The punchplatform-deployer.sh
tool is a punchplatform software tool delivered as part of the
installation package. All you have to provide is a description of your target platform. I.e. what component you want
to deploy on what server.
Running that tool is easy and fully automated. What is not automated and what is key for you to have is a clear idea of your design. Because the punchplatform (and its deployer) are extremely modular, you have a wide range of options from deploying a small one-node system up to a full-fledged giant clustered platform.
In short: make sure you go through the rest of this chapter before you start deploying. It will help you.
Configuration Management¶
To start with it is important to understand the punch configuration logic, and how users interact with the patform. The deployer helps you to create the working environment for the platform operators and user. An operator typically acts upon the platform through a few terminal command line utilities. It does that from a well identified admnistration server where these commands have been installed. This is depicted next where the yellow server is the one where the operator environment has been deployed:
These commands are of two kinds. The first two (punchplatform-getconf.sh
and puchplatform-putconf.sh
)
let him save or load the per-tenant configuration folder.The other two let the user
start or stop channels and services.
To store the configuration, the punch relies on zookeeper.

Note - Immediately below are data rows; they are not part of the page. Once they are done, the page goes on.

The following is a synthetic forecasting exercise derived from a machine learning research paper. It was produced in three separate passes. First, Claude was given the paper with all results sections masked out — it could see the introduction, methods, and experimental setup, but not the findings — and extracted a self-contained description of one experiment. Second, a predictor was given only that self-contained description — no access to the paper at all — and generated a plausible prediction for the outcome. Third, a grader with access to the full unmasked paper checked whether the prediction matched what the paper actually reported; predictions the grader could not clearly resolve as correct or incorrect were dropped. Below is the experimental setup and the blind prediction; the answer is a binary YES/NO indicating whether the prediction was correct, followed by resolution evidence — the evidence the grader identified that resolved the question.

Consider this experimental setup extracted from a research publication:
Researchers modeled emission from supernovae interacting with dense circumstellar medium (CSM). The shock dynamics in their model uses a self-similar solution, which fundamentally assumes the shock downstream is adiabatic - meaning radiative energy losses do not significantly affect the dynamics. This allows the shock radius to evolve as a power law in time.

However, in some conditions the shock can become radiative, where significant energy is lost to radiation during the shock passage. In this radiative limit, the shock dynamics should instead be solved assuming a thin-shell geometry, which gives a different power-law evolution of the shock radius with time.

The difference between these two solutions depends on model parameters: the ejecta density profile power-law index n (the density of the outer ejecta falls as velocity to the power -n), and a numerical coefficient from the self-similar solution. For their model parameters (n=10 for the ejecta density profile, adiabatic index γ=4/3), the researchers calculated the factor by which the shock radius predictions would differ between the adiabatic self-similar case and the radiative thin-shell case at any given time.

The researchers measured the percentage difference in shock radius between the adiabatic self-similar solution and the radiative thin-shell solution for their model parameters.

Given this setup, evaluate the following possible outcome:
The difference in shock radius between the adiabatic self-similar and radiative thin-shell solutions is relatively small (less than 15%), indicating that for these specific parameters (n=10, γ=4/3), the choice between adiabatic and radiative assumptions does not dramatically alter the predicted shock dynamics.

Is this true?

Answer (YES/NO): YES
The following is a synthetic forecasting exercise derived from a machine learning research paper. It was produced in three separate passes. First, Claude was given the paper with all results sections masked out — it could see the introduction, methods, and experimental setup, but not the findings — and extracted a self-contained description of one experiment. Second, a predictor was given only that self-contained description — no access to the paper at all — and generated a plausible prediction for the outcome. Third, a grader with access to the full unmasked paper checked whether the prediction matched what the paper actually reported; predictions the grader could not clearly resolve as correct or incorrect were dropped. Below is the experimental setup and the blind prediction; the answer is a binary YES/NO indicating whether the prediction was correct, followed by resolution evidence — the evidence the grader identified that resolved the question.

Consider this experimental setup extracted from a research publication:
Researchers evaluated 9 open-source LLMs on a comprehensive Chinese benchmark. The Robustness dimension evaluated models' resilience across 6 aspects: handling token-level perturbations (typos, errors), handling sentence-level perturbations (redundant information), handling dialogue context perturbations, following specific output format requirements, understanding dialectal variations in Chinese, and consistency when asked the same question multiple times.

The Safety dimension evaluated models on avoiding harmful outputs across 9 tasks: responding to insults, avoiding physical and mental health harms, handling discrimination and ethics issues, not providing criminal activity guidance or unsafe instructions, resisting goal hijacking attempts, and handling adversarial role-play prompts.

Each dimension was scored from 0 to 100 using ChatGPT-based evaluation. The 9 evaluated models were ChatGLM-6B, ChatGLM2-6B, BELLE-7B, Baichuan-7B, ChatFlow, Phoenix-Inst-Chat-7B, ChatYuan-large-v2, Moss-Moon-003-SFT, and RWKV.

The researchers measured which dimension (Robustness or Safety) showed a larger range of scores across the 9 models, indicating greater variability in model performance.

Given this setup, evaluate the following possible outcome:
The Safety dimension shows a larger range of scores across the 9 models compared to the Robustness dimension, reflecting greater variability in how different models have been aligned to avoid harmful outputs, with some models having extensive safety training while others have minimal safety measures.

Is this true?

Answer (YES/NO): YES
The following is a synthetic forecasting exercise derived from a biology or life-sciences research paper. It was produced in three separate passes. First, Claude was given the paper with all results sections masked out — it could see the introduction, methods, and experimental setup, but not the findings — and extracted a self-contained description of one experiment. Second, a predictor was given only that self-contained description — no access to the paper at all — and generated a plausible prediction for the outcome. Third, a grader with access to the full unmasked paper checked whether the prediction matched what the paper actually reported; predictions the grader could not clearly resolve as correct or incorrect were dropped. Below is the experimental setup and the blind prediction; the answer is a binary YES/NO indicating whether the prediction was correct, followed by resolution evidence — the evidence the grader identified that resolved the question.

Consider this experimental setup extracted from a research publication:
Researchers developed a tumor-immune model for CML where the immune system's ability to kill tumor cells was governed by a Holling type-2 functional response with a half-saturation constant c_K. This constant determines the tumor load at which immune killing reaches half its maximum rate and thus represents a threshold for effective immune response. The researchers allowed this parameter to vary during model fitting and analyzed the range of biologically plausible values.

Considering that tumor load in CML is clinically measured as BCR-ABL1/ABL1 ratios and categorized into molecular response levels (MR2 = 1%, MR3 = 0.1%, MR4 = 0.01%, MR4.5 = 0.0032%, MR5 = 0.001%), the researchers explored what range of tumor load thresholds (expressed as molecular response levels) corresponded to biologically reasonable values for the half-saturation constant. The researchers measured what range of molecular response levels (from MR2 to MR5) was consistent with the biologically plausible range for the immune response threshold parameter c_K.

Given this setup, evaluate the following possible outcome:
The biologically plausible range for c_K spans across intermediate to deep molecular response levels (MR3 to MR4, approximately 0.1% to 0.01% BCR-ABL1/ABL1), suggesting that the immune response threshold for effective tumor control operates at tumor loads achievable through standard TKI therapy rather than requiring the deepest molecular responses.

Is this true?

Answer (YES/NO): NO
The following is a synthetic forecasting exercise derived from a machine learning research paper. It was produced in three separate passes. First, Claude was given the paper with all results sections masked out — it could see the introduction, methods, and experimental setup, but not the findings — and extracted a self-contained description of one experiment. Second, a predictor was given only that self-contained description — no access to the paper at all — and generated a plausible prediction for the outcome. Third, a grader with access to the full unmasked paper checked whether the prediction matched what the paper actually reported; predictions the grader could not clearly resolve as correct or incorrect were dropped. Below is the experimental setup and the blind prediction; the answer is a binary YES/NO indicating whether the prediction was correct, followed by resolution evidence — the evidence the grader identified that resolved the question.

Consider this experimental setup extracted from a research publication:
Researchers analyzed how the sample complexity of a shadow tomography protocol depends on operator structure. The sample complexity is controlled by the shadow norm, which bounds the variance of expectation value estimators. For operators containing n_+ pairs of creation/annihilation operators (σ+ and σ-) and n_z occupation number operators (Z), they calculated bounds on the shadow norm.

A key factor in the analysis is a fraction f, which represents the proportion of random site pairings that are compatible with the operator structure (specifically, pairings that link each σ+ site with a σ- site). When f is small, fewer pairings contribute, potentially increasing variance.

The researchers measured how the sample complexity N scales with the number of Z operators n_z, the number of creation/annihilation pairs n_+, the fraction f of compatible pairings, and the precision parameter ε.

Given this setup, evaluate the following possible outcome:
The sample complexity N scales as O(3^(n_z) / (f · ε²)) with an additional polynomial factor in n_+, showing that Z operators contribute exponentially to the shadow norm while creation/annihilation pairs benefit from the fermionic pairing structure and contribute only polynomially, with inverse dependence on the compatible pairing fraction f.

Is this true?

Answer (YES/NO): NO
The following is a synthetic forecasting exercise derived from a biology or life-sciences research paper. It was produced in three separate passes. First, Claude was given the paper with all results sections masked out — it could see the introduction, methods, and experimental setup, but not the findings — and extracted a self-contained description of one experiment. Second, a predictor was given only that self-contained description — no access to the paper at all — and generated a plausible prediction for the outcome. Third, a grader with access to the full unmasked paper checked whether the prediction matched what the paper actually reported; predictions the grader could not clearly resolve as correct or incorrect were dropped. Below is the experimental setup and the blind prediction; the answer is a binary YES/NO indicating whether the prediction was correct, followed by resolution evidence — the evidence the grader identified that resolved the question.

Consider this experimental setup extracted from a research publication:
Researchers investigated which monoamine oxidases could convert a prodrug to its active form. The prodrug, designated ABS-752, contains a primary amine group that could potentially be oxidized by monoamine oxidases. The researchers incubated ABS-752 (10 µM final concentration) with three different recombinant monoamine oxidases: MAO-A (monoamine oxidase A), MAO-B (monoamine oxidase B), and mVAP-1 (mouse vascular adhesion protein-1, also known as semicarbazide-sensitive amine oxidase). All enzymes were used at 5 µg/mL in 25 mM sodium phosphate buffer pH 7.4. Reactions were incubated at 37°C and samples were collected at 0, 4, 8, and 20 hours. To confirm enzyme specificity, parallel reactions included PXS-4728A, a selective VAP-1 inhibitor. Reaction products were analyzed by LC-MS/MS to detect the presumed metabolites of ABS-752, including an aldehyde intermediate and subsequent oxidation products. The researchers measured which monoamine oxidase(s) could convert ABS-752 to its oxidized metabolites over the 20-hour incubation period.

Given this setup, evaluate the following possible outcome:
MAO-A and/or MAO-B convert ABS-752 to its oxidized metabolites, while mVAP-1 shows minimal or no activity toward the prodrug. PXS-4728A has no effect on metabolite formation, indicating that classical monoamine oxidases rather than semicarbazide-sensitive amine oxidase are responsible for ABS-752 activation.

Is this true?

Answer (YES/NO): NO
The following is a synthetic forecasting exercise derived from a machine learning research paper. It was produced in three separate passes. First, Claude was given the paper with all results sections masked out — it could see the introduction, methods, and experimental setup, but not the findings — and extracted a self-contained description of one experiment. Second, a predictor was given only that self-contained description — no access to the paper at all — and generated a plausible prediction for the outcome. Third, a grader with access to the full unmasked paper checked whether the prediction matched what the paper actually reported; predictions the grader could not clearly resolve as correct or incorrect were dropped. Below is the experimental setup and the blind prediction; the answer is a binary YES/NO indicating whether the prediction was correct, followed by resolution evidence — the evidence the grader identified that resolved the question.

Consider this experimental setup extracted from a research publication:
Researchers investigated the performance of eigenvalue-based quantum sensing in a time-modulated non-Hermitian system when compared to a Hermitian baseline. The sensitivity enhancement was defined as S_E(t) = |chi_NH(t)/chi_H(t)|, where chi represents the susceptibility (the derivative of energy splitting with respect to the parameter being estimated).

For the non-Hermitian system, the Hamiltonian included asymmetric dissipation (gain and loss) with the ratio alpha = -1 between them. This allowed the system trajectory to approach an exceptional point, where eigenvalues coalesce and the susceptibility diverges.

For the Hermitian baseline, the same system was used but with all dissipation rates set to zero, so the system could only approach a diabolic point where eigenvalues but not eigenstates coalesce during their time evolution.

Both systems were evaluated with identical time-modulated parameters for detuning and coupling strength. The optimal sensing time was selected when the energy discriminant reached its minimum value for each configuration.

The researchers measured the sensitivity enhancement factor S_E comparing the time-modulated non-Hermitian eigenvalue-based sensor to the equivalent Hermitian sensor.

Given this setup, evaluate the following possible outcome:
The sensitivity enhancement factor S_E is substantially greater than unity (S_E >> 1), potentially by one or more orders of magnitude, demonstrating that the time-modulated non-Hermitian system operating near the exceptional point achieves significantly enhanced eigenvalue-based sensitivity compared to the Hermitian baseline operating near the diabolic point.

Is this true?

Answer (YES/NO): YES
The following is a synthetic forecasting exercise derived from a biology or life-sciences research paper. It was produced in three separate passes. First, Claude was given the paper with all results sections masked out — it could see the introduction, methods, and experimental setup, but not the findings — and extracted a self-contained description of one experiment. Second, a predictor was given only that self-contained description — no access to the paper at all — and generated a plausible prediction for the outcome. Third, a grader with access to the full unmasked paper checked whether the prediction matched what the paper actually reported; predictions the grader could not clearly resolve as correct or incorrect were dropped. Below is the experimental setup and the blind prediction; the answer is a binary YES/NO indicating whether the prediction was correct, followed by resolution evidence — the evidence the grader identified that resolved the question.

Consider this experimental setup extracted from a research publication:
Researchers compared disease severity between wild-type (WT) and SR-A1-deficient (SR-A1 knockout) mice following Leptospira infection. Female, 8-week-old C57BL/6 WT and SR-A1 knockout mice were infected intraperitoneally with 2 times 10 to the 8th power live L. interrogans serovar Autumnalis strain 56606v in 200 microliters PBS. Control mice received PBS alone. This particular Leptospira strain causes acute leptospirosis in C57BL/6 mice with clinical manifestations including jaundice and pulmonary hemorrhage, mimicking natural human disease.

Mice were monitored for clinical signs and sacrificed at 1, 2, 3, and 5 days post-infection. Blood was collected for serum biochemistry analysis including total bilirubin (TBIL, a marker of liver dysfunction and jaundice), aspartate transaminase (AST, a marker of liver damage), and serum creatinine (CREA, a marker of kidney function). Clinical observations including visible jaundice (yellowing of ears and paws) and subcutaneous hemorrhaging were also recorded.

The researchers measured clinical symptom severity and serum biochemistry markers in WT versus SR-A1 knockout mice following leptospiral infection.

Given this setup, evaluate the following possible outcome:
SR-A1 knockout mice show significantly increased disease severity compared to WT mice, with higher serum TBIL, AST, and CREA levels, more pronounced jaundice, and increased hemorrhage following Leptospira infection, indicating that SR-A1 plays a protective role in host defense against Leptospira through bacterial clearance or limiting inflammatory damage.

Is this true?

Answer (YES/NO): NO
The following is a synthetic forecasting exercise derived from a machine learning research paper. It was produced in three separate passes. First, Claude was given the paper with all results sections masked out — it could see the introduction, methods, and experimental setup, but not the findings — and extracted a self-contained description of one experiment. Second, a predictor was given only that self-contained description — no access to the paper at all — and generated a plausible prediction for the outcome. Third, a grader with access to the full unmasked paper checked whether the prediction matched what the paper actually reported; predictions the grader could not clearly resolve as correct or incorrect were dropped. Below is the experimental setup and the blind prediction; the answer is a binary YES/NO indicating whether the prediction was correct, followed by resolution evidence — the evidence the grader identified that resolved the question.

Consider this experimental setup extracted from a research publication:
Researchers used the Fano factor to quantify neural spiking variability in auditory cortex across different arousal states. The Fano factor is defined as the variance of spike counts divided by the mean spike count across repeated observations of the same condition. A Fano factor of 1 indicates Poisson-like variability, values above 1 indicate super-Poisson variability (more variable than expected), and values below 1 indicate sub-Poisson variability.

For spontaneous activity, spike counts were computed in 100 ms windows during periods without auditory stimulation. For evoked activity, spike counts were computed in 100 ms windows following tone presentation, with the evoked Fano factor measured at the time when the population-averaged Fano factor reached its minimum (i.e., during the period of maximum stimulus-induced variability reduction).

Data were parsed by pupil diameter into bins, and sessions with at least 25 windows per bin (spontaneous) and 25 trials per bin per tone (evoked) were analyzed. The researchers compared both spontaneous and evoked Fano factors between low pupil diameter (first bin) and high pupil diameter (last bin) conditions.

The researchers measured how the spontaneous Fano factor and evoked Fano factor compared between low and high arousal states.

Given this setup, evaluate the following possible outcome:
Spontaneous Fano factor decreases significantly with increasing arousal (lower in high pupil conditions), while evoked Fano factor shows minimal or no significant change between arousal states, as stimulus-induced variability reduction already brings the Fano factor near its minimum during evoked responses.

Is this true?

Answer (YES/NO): NO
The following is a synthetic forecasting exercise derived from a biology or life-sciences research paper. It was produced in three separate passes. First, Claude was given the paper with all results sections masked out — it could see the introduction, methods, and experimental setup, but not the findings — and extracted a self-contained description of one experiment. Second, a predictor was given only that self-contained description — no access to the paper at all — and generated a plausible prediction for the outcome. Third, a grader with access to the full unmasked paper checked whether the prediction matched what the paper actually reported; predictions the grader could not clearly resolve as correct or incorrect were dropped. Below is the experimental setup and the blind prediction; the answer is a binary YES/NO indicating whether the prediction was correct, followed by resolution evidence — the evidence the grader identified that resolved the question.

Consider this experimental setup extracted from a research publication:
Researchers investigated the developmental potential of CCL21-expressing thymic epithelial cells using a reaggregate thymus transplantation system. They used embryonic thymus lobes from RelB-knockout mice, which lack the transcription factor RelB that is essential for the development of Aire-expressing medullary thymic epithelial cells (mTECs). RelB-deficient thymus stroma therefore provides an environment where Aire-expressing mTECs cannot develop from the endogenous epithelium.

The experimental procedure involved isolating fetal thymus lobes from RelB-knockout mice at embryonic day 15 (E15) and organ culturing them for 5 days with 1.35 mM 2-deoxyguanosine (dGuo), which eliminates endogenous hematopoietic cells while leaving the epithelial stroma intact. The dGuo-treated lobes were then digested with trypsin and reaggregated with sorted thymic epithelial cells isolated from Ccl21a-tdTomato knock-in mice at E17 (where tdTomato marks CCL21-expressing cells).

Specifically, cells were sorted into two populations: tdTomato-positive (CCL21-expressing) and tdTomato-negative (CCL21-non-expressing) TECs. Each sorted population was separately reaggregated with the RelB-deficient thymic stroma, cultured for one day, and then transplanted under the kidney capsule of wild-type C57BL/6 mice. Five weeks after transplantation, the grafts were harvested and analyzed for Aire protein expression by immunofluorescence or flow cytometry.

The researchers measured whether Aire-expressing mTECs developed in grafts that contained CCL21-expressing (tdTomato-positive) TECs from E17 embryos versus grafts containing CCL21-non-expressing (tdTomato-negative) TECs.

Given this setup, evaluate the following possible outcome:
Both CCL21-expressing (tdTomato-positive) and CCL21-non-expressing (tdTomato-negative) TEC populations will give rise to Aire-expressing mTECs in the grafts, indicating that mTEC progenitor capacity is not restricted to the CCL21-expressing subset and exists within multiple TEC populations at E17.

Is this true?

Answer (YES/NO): YES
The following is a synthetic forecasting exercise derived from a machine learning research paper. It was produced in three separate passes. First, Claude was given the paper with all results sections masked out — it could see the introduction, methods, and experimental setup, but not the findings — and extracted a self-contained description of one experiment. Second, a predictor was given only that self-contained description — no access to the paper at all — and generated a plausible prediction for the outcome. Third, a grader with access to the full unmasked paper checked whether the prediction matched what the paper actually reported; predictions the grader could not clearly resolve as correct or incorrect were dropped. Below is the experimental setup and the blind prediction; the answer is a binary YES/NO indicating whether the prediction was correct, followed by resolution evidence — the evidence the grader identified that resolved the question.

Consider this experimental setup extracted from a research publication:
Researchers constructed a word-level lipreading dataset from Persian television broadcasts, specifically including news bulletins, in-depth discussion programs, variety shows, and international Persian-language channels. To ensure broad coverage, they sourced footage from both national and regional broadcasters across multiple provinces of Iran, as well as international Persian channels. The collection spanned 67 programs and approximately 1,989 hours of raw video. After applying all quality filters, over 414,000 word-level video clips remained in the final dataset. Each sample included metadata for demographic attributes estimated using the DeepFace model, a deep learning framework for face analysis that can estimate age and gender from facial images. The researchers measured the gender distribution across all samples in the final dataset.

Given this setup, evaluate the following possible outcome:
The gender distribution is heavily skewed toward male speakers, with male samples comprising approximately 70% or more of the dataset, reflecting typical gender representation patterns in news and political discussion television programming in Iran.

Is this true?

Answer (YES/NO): YES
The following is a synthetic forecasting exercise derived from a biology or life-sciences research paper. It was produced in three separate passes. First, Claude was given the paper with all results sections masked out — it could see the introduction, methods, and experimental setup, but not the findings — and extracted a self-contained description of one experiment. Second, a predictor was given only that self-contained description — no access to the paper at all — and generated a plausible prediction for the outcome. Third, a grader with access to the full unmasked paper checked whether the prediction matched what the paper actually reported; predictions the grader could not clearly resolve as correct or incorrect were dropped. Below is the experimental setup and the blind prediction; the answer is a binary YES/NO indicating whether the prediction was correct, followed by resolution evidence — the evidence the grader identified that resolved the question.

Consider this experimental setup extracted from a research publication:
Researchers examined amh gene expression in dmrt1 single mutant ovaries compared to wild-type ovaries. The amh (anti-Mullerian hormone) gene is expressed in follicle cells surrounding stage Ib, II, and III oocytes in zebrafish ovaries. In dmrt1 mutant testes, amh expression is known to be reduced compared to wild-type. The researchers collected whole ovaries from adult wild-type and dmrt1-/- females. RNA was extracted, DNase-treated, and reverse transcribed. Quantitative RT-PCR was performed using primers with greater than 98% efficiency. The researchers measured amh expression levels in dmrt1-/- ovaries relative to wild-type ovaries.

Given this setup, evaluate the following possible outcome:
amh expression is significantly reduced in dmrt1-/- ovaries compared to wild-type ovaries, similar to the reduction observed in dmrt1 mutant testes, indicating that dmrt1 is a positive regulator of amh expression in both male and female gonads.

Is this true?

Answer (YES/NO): NO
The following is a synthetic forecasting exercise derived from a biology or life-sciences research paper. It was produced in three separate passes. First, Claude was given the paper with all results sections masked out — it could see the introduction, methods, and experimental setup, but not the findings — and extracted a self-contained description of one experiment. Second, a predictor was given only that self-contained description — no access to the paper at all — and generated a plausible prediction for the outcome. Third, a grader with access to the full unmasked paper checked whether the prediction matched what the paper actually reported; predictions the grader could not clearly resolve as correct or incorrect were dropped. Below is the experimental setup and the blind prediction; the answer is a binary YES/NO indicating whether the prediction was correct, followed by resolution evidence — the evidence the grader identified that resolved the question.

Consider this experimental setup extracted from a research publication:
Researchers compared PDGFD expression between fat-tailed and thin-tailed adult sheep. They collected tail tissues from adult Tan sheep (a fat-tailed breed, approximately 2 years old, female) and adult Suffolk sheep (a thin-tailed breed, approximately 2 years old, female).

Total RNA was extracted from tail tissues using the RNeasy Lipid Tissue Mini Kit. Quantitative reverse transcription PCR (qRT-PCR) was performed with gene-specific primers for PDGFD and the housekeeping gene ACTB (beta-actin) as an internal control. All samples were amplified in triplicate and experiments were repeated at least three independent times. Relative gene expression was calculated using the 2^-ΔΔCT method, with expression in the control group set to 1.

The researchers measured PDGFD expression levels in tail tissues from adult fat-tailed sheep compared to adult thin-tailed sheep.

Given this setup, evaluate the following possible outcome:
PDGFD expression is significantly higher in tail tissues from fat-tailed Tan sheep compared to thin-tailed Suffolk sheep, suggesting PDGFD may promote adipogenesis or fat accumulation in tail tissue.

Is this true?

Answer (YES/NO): NO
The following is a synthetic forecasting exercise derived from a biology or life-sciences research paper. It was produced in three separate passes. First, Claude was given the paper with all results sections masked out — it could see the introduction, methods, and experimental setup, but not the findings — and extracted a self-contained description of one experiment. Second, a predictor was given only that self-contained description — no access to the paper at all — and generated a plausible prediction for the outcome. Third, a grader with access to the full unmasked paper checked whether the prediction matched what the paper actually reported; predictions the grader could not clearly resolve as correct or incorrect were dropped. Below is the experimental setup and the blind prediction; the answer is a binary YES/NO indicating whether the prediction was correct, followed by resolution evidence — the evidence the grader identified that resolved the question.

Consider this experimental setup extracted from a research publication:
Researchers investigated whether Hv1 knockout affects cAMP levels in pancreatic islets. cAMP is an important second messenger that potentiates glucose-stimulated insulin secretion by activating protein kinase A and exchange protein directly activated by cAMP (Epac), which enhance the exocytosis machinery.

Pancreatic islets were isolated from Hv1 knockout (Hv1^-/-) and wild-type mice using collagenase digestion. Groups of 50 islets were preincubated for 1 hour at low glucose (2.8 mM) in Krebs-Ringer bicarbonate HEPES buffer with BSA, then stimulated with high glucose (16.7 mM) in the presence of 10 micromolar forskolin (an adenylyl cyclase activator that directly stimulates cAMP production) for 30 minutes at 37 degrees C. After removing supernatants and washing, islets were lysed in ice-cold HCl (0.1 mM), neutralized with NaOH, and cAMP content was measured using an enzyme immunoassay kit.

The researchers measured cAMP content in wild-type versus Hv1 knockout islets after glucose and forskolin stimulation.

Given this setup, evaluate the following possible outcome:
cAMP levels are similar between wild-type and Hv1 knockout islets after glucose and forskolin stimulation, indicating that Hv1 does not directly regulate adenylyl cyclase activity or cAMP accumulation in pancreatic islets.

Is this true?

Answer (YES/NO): YES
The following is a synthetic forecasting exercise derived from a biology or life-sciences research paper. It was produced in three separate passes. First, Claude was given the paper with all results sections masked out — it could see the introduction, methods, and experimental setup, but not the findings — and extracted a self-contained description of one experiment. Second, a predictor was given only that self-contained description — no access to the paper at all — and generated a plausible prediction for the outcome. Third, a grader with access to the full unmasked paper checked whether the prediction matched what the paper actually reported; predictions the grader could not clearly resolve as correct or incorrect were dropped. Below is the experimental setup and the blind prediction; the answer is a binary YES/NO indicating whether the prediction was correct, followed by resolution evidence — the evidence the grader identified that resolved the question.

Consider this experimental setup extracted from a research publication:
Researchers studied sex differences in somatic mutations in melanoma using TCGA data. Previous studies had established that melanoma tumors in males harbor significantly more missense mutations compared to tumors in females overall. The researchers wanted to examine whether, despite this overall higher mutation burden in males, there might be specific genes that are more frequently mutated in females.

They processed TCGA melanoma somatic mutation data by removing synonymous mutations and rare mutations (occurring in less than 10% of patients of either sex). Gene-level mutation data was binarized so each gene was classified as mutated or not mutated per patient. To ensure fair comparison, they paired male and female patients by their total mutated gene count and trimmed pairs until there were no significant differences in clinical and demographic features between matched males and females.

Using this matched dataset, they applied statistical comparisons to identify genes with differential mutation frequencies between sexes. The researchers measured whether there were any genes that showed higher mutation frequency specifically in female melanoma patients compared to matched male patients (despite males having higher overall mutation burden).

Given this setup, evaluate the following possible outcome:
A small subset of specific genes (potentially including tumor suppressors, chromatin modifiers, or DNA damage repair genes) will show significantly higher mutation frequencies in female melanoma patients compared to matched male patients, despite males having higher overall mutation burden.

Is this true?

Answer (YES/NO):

ZooKeeper is a centralized service for maintaining configuration information. Loading or saving the configuration is as simple as executing getconf and putconf:
At the very start, somebody has to create a new configuration tree for the tenant. Here is how it typically works: after the punch is deployed, there is no configuration defined. I.e. the deployer is not in charge of creting a tenant configuration. The platform is up and ready, but empty. It looks like this:
Somebody must therefore create the first configuration. This is typically a post-deployment operation. It can be done from the deployer machine as illustrated next:
The operator is then ready to go and use its platform.
Note
As you can see, it cannot be simpler. The punch design driver is to make deployment and operation as straightforward as possible.
Methodology¶
Deploying a complete PunchPlatform requires four steps.
Design¶
The PunchPlatform can be architectured in many different ways, to serve different purposes and to take into account various networking and security issues. The point is : do not start deploying a PunchPlatform if you are unclear on your architecture :
- where do logs/data come from, do you need virtual IPs, load balancing, failover of some of the components ?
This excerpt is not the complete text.